You’re absolutely right. I used network outage as an example just cuz it’s the most obvious cause. I’ll add a footnote. Thanks!
Thank you too. Great article.
This may be a good opportunity to note udp2raw: it takes UDP packets and tunnels them over a fake TCP connection. This connection appears as TCP to firewalls, but doesn’t actually order packets internally, avoiding the issue entirely.edit: And there it is, right in the article! Teach me to reply before reading it completely. Well, I can at least confirm it works well.
Haha no worries! One thing I did forget to mention in my post is Cloak, which is almost like a “
udp2tls
” whereby it emulates a full TLS session with known browser fingerprints. Quite effective against sophisticated (read: state actor) censorship techniques.Are there any QUIC VPN solutions? It seems like QUIC would be a great fit for tunnelling multiple TCP flows without introducing additional head of line blocking.
I believe iCloud Relay uses QUIC? Although I think by being based on QUIC it’d have to act as a Layer-4 VPN/proxy (TCP and UDP only), but I haven’t looked into it that closely.
I once read that Wi-Fi also does retransmissions (layer 2 retransmissions [1]) and that these retransmissions also don’t mesh well with TCP retransmissions due to the exact same problem. Does anyone here know more about this? It’s hard to find literature on this subject, despite it being at the heart of a lot of modern technology.
[1] https://extremeportal.force.com/ExtrArticleDetail?an=000095772
I haven’t looked in detail, but my understanding was that faster speeds have caused a transition from retransmit to forward error correction as the dominant mechanism for handling dropped frames in newer link level protocols.
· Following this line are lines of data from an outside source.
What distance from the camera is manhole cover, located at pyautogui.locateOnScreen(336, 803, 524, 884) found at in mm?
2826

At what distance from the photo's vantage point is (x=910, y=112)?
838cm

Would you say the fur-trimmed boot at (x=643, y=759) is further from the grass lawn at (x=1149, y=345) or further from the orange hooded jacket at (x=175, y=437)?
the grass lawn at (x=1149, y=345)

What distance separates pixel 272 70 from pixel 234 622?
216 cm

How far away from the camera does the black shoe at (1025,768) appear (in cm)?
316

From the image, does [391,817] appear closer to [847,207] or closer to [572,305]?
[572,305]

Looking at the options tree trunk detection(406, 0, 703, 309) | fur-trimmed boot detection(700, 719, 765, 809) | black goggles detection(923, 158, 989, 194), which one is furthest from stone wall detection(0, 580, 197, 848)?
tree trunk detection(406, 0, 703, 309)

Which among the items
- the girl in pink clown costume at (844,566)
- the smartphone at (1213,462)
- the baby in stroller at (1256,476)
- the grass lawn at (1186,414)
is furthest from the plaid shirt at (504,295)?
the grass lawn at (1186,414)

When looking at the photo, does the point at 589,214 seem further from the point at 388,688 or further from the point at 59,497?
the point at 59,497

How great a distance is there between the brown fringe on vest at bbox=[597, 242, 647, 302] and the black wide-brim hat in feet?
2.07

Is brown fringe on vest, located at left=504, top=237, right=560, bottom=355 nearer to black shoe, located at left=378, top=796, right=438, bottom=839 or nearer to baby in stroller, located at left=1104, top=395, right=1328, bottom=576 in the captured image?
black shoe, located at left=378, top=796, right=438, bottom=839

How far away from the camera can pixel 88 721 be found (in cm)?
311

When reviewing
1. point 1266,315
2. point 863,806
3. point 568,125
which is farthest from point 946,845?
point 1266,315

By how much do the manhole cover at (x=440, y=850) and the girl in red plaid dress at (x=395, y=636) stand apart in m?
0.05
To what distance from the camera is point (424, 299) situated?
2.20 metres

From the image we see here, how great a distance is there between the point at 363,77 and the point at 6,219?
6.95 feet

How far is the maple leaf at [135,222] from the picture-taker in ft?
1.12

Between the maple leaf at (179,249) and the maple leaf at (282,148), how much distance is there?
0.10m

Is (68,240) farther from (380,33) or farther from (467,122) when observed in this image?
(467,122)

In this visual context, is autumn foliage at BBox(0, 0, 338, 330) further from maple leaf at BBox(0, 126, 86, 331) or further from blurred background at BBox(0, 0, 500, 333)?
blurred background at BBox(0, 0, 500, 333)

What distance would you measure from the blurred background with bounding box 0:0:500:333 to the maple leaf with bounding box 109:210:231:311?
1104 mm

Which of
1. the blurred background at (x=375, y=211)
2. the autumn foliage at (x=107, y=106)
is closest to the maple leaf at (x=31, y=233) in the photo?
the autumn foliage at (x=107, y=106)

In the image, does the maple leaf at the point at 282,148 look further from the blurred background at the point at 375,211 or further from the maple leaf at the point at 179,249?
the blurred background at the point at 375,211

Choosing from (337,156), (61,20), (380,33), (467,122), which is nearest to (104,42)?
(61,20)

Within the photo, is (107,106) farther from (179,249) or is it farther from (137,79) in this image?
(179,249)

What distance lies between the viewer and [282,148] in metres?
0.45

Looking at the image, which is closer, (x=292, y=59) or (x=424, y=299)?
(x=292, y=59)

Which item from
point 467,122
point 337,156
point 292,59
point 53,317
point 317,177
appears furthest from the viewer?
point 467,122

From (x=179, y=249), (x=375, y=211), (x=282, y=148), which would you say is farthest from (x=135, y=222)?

The round trip time doesn’t drop as the speeds increase (at least, not by much), but every doubling in speed doubles the amount of data that you need to buffer while you wait for a retransmit, which can be catastrophic at high speeds. You can burn a little bit of bandwidth to include more error correction so that every n frames that you receive let you recover a dropped one. If you pick the right error correction rate, you never need to retransmit. if you have 1% packet loss and provide sufficient error correction to recover one packet every 200 then your worst-case latency from packet loss is 200 packets. If you need to retransmit then it’s however many packets you can send in one RTT, which can be a lot more on a high-bandwidth or high latency network. I vaguely remember being told that modern protocols use retransmit notifications to bump up the amount of error correction information that they add so that high packet loss gradually degrades available bandwidth but does not cause latency spikes.